The inflorescence is a long raceme, 10-30 cm long, drooping below the foliage due to its weight. Each raceme has few to many pea-type flowers and leaflike, lanceolate bracts, 10-30 cm long. The bloom color ranges from white to creamy yellow. After blooming, oval to cylindrical seed pods that are 1-2 in are formed.

Extrafloral nectaries have been found on the plant.

==Etymology==
The genus name Baptisia comes from the Greek word meaning "to dye". The specific epithet bracteata is from a Latin word meaning "having bracts".

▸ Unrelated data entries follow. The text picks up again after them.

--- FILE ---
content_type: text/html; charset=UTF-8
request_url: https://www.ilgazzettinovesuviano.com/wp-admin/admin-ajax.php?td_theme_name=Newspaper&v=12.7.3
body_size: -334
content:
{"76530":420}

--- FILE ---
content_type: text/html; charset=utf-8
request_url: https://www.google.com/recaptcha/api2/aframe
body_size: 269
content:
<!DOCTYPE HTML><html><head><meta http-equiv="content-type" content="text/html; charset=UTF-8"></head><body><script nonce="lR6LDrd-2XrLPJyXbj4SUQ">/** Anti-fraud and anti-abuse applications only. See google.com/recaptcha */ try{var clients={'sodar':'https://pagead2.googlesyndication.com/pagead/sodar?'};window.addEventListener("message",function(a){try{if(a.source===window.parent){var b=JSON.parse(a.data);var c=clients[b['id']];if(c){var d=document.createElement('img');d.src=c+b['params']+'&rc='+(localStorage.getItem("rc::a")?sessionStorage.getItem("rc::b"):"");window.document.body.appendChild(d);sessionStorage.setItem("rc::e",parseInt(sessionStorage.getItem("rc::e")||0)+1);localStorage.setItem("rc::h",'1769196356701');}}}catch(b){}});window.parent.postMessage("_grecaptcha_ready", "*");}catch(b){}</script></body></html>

==Distribution and habitat==
B. bracteata is native in the United States from Minnesota to the north, Texas to the west and south, and North Carolina to the east. It can be found in prairies, rocky woods, fields, and along streams.

==Ecology==
The flowers bloom April to June and are pollinated by bumblebees, which are active making their nests at this time. The caterpillars of several skippers eat the leaves, including the wild indigo duskywing and hoary edge. The plant is poisonous to mammalian herbivores.